__Extract to read__.
Skip to content

neural_primitives.embeddings

Module Path

zigllama.neural_primitives.embeddings

Source file: src/neural_primitives/embeddings.zig


Public Types

TokenEmbedding

pub const TokenEmbedding = struct {
    weights: Tensor(f32),
    vocab_size: usize,
    d_model: usize,
};

Learned embedding table that maps token IDs to dense vectors.

Field Type Description
weights Tensor(f32) Shape [vocab_size, d_model]
vocab_size usize Number of tokens in vocabulary
d_model usize Embedding dimension

SegmentEmbedding

pub const SegmentEmbedding = struct {
    weights: Tensor(f32),
    num_segments: usize,
    d_model: usize,
};

Optional segment embeddings (used by BERT-style models, not LLaMA).


Public Functions

TokenEmbedding.init

pub fn init(
    vocab_size: usize,
    d_model: usize,
    allocator: std.mem.Allocator,
) !TokenEmbedding

Allocate and zero-initialize an embedding table.

TokenEmbedding.deinit

pub fn deinit(self: *TokenEmbedding) void

Free the weight tensor.

TokenEmbedding.forward

pub fn forward(
    self: TokenEmbedding,
    token_ids: []const u32,
    allocator: std.mem.Allocator,
) !Tensor(f32)

Look up embeddings for a sequence of token IDs. Returns a tensor of shape [seq_len, d_model].

Parameters:

Name Type Description
token_ids []const u32 Input token IDs
allocator Allocator Memory allocator for the result

sinusoidalPositionalEncoding

pub fn sinusoidalPositionalEncoding(
    seq_len: usize,
    d_model: usize,
    allocator: std.mem.Allocator,
) !Tensor(f32)

Generate sinusoidal positional encodings as described in "Attention Is All You Need" (Vaswani et al., 2017). Returns a tensor of shape [seq_len, d_model].

Even dimensions use sin(pos / 10000^(2i/d)), odd dimensions use the cosine.

__Information shown__.
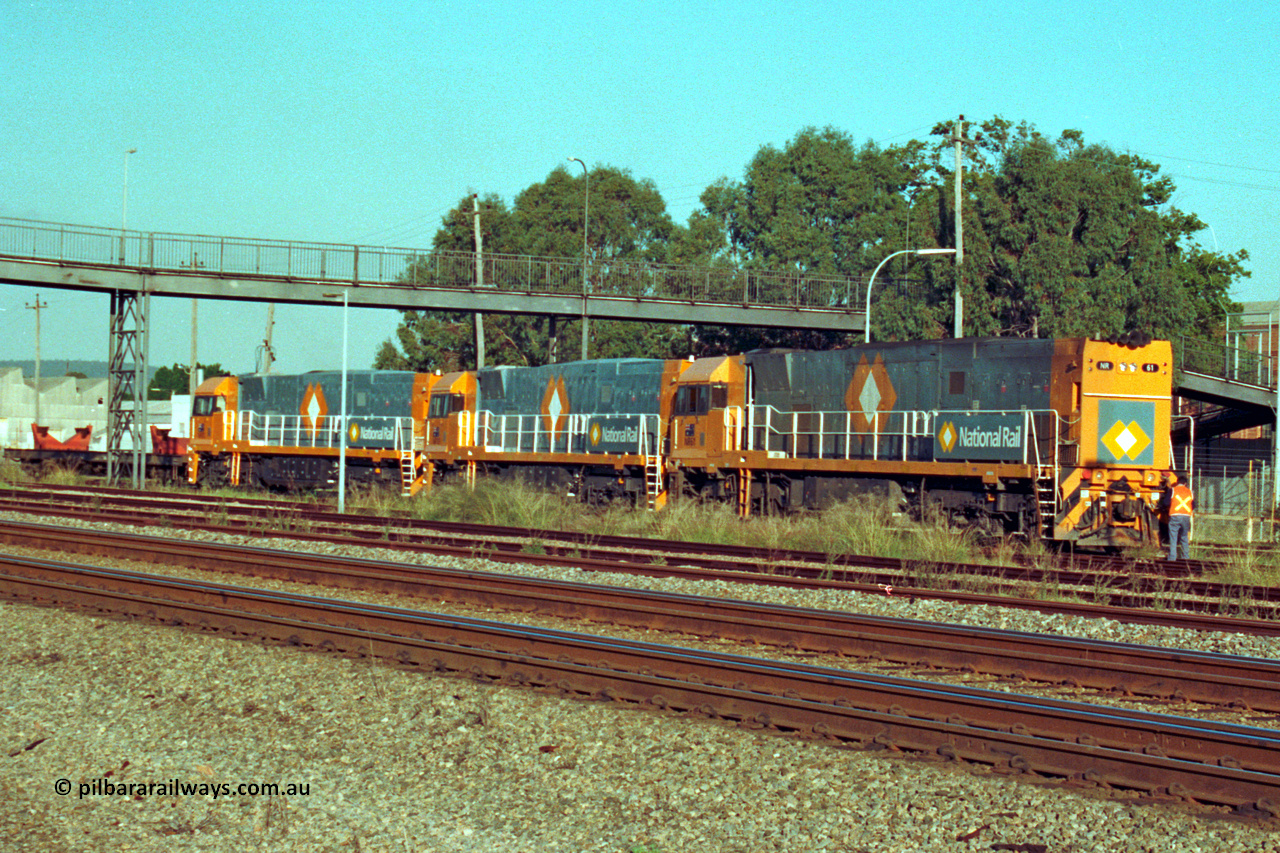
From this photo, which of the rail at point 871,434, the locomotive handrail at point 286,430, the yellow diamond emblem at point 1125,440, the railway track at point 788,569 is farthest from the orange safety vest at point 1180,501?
the locomotive handrail at point 286,430

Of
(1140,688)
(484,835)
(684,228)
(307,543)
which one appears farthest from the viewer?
(684,228)

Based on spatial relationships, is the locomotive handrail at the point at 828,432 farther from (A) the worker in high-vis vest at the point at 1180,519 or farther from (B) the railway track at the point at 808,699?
(B) the railway track at the point at 808,699

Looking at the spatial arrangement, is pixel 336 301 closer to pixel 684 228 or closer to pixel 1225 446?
pixel 1225 446

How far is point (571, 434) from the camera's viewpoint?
27188 millimetres

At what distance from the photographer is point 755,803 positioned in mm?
6070

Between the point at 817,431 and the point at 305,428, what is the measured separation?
1831cm

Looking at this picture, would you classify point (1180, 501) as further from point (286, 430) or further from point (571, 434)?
point (286, 430)

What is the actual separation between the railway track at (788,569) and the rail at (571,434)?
204 inches

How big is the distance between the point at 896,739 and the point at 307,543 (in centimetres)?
1371

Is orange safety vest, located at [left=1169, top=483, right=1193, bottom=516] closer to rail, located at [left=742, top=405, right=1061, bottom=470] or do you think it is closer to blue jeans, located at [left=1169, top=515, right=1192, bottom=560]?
blue jeans, located at [left=1169, top=515, right=1192, bottom=560]

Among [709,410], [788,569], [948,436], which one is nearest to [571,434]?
[709,410]

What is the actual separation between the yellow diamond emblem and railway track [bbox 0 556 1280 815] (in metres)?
11.1

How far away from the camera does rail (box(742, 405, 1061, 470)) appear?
18516 millimetres

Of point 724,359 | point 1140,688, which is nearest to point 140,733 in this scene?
point 1140,688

__Short exercise A__.
Reproduce the part of the embeddings module documentation that opens with the words containing "Source file: src/neural_primitives/embeddings.zig" and closes with "to dense vectors.".
__Short exercise B__.
Extend the embeddings module documentation onward from its last line.

__Task result A__.
Source file: src/neural_primitives/embeddings.zig


Public Types

TokenEmbedding

pub const TokenEmbedding = struct {
    weights: Tensor(f32),
    vocab_size: usize,
    d_model: usize,
};

Learned embedding table that maps token IDs to dense vectors.

__Task result B__.
rotaryPositionalEmbedding

pub fn rotaryPositionalEmbedding(
    tensor: Tensor(f32),
    positions: []const usize,
    theta: f32,
    allocator: std.mem.Allocator,
) !Tensor(f32)

Apply Rotary Position Embedding (RoPE) in-place. This is the position encoding used by LLaMA. It rotates pairs of dimensions by position-dependent angles, encoding relative position information directly into query and key vectors.

Parameters:

Name Type Description
tensor Tensor(f32) Input Q or K tensor, shape [seq_len, d_head]
positions []const usize Absolute positions for each token
theta f32 Base frequency (LLaMA default: 10000.0)
allocator Allocator Memory allocator

Returns: tensor with RoPE applied.


Error Types

  • TensorError.InvalidIndex -- a token ID exceeds vocab_size.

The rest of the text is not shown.